— Given records —
+ + + + + + +

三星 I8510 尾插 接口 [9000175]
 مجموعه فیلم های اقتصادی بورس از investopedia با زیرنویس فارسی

+ + + + + + +

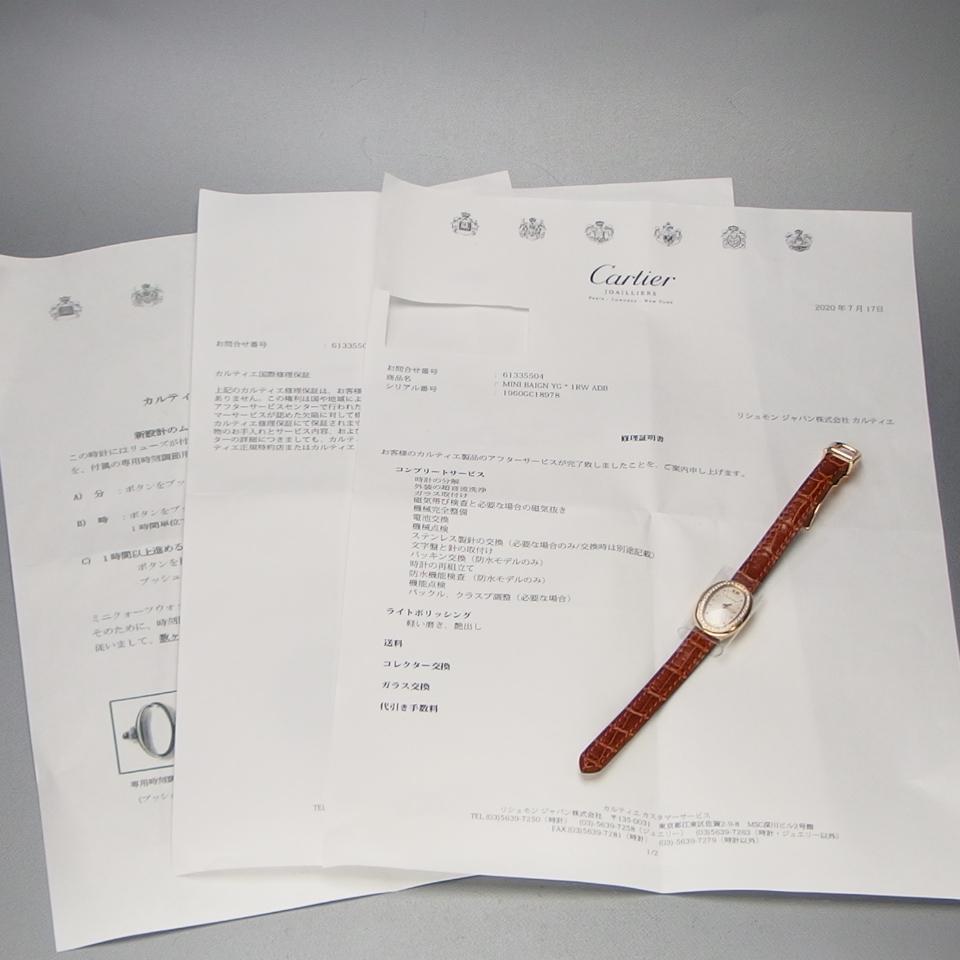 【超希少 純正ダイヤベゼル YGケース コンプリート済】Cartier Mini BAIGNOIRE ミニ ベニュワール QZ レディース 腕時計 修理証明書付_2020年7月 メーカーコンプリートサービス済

+ + + + + + +

— What you have to do —
Begin with the line that has "三星 I8510 尾插 接口 [9000175]" in the listing above and end after the line that has "مجموعه فیلم های"; output those lines exactly.

— Answer —
三星 I8510 尾插 接口 [9000175]
 مجموعه فیلم های اقتصادی بورس از investopedia با زیرنویس فارسی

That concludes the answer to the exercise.